8. Este ministerio posee un fuerte valor vocacional que requiere el debido discernimiento por parte del Obispo y que se evidencia con el Rito de Institución. En efecto, éste es un servicio estable que se presta a la Iglesia local según las necesidades pastorales identificadas por el Ordinario del lugar, pero realizado de manera laical como lo exige la naturaleza misma del ministerio. Es conveniente que al ministerio instituido de Catequista sean llamados hombres y mujeres de profunda fe y madurez humana, que participen activamente en la vida de la comunidad cristiana, que puedan ser acogedores, generosos y vivan en comunión fraterna, que reciban la debida formación bíblica, teológica, pastoral y pedagógica para ser comunicadores atentos de la verdad de la fe, y que hayan adquirido ya una experiencia previa de catequesis (cf. Conc. Ecum. Vat. II, Decr. Christus Dominus, 14; CIC c. 231 §1; CCEO c. 409 §1). Se requiere que sean fieles colaboradores de los sacerdotes y los diáconos, dispuestos a ejercer el ministerio donde sea necesario, y animados por un verdadero entusiasmo apostólico.

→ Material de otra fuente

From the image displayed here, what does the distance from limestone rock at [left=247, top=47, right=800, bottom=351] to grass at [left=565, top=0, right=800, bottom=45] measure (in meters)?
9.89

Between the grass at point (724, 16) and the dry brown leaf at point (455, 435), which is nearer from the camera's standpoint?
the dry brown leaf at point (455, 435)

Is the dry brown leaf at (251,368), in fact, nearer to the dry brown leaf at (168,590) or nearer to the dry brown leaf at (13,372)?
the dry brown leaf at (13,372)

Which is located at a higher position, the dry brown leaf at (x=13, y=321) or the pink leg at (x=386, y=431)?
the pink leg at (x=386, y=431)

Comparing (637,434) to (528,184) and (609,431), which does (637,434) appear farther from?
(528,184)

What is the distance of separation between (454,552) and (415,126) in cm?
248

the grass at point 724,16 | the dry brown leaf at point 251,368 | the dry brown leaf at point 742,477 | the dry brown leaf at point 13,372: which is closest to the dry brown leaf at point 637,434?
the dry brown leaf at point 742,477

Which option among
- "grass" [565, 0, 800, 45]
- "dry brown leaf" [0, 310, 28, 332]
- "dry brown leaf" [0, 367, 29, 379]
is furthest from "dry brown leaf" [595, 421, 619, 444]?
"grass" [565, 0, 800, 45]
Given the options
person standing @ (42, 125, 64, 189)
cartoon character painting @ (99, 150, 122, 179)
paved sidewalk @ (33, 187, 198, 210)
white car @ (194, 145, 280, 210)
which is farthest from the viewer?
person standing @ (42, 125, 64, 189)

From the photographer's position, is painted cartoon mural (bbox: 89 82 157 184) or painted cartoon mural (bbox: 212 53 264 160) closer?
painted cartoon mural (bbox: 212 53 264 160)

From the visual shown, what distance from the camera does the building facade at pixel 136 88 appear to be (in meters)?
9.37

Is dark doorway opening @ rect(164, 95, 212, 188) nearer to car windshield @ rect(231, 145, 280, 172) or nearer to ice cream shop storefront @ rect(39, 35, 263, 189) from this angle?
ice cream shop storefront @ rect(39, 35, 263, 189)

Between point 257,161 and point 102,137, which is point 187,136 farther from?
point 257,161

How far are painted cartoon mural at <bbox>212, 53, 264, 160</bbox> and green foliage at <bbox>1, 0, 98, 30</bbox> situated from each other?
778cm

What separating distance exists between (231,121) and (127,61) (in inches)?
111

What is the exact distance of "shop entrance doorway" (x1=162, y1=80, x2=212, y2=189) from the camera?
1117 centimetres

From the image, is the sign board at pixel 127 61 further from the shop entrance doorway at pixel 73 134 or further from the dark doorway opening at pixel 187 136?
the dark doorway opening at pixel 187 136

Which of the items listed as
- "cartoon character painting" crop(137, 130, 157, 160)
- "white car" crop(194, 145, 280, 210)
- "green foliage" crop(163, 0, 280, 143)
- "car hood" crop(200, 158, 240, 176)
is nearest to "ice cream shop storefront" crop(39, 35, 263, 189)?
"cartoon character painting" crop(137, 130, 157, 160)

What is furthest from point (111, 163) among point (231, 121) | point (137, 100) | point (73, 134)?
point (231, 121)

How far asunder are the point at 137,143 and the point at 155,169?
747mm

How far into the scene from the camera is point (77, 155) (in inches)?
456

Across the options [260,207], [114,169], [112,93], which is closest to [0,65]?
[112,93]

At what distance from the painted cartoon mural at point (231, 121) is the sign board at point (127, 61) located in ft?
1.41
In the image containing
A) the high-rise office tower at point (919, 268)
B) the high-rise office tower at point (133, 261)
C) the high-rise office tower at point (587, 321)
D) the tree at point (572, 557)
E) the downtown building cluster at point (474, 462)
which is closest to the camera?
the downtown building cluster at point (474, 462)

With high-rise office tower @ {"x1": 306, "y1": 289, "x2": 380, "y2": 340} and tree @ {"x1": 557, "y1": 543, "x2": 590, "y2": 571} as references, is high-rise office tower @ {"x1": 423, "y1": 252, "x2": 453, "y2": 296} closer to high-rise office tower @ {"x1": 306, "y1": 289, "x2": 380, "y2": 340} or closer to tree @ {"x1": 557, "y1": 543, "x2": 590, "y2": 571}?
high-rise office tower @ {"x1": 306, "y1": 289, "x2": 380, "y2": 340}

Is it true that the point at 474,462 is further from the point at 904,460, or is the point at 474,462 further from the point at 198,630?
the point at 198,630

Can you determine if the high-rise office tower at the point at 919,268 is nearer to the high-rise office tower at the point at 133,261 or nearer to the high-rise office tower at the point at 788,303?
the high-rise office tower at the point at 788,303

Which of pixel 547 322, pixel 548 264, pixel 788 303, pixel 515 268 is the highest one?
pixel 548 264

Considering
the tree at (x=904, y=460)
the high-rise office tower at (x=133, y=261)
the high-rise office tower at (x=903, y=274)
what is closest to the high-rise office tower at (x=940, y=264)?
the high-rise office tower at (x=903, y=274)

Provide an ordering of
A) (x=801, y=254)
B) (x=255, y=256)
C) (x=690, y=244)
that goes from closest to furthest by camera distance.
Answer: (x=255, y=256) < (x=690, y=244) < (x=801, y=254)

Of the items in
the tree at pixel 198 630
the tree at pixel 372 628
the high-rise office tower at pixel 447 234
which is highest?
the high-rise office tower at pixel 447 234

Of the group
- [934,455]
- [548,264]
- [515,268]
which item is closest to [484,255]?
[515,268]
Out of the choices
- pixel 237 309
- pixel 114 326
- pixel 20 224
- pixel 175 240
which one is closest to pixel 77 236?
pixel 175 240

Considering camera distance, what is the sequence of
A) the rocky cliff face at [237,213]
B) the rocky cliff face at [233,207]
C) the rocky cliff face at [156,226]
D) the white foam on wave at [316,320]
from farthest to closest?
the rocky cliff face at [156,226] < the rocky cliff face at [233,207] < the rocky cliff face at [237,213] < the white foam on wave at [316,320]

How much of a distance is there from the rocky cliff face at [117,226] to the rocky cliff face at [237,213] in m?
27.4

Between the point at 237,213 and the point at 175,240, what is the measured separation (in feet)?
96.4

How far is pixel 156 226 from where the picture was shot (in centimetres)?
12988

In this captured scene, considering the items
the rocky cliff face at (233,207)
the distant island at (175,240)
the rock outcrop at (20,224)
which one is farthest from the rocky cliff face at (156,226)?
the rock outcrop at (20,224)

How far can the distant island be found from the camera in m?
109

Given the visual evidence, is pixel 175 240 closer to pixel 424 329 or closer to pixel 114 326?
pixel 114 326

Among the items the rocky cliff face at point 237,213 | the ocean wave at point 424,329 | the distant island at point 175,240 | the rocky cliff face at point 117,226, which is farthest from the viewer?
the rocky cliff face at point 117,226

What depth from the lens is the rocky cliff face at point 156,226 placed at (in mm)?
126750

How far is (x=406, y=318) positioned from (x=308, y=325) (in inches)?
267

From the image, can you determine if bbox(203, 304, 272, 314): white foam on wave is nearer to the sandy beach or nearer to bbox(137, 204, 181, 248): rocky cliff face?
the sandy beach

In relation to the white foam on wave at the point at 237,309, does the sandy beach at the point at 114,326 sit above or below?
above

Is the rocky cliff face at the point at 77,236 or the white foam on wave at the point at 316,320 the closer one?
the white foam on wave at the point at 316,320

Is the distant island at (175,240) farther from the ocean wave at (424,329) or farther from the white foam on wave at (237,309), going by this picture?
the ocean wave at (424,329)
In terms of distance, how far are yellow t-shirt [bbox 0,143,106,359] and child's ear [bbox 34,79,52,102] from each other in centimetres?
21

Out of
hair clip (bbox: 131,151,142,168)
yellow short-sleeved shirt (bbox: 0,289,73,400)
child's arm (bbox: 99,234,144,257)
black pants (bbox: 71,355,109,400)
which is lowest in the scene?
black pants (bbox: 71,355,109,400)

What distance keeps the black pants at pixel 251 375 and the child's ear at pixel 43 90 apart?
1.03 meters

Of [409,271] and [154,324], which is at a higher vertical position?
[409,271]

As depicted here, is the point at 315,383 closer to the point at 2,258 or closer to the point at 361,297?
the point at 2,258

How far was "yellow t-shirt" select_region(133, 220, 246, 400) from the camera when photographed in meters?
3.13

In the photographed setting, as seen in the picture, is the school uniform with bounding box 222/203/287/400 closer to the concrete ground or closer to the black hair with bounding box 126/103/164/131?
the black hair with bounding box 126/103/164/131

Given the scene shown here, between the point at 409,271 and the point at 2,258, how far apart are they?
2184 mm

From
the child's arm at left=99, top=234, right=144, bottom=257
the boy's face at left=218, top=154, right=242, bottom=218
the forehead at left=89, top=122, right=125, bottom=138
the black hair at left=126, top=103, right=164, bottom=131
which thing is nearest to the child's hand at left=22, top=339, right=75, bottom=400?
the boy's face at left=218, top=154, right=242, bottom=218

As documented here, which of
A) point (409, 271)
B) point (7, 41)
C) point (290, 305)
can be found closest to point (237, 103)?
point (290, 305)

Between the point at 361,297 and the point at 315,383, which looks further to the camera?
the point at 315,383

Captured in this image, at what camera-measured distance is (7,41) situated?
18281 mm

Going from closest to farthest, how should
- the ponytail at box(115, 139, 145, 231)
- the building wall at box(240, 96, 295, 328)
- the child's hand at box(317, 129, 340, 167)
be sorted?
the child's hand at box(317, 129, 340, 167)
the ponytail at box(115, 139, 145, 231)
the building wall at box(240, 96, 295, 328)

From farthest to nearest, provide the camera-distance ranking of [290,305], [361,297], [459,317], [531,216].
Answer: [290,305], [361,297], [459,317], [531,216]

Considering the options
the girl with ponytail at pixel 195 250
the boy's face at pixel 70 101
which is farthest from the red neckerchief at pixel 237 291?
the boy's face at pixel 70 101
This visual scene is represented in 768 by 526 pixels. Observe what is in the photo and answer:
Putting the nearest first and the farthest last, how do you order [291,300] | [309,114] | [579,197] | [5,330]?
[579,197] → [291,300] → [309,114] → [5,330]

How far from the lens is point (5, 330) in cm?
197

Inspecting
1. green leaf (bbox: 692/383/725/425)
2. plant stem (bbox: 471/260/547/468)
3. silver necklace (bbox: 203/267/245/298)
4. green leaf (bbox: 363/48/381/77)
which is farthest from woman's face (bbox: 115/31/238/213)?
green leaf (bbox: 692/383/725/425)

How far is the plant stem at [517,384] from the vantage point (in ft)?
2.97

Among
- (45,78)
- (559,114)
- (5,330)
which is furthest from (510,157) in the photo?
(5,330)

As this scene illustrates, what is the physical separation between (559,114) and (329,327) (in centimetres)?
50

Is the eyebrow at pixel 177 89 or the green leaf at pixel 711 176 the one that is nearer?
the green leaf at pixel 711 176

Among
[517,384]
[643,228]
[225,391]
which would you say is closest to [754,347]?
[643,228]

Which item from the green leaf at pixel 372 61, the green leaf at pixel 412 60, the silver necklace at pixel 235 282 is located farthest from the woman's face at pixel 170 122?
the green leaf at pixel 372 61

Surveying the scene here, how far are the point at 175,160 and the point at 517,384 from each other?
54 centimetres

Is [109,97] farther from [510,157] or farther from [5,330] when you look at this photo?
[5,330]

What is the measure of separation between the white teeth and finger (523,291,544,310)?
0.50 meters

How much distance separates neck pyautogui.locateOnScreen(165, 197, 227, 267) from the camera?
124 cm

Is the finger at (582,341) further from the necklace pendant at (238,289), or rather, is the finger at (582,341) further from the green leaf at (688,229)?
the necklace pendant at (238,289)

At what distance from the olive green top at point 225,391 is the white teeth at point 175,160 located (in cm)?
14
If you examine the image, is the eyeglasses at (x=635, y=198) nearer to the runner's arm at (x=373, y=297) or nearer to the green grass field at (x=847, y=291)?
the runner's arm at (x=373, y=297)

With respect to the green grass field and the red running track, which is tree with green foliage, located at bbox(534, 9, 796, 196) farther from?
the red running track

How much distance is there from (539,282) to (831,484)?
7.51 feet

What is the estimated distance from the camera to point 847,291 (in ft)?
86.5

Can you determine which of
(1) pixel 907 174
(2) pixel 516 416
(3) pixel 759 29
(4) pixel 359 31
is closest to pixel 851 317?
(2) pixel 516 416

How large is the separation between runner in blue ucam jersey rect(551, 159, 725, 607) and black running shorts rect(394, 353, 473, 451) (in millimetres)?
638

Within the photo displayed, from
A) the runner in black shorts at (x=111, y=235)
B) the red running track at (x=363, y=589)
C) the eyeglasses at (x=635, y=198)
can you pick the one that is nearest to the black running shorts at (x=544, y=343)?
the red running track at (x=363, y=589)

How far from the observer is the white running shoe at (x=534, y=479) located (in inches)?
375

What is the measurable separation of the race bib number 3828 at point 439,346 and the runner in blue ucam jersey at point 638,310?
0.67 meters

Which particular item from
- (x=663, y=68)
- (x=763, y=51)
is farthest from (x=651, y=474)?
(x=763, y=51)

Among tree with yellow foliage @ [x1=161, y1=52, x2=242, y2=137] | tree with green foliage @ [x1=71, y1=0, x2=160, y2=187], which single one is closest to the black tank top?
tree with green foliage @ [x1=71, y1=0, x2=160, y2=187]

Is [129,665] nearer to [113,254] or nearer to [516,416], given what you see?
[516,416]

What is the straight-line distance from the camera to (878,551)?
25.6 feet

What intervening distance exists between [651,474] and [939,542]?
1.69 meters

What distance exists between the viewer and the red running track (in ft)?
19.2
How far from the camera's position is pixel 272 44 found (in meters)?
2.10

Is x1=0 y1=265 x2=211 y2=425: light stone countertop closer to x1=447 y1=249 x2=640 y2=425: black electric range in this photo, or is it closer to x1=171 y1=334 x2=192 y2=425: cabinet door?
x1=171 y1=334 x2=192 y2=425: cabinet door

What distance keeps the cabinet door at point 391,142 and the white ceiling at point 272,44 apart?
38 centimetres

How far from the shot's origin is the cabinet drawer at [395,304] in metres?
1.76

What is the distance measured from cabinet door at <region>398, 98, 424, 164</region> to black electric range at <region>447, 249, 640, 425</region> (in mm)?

En consecuencia, después de haber ponderado cada aspecto, en virtud de la autoridad apostólica
instituyo
el ministerio laical de Catequista
La Congregación para el Culto Divino y la Disciplina de los Sacramentos se encargará en breve de publicar el Rito de Institución del ministerio laical de Catequista.
9. Invito, pues, a las Conferencias Episcopales a hacer efectivo el ministerio de Catequista, estableciendo el necesario itinerario de formación y los criterios normativos para acceder a él, encontrando las formas más coherentes para el servicio que ellos estarán llamados a realizar en conformidad con lo expresado en esta Carta apostólica.
10. Los Sínodos de las Iglesias Orientales o las Asambleas de los Jerarcas podrán acoger lo aquí establecido para sus respectivas Iglesias sui iuris, en base al propio derecho particular.
11. Los Pastores no dejen de hacer propia la exhortación de los Padres conciliares cuando recordaban: «Saben que no han sido instituidos por Cristo para asumir por sí solos toda la misión salvífica de la Iglesia en el mundo, sino que su eminente función consiste en apacentar a los fieles y reconocer sus servicios y carismas de tal suerte que todos, a su modo, cooperen unánimemente en la obra común» (Lumen gentium, 30). Que el discernimiento de los dones que el Espíritu Santo nunca deja de conceder a su Iglesia sea para ellos el apoyo necesario a fin de hacer efectivo el ministerio de Catequista para el crecimiento de la propia comunidad.
Lo establecido con esta Carta apostólica en forma de “Motu Proprio”, ordeno que tenga vigencia de manera firme y estable, no obstante cualquier disposición contraria, aunque sea digna de particular mención, y que sea promulgada mediante su publicación en L’Osservatore Romano, entrando en vigor el mismo día, y sucesivamente se publique en el comentario oficial de las Acta Apostolicae Sedis.
Dado en Roma, junto a San Juan de Letrán, el día 10 de mayo del año 2021, Memoria litúrgica de san Juan de Ávila, presbítero y doctor de la Iglesia, noveno de mi pontificado.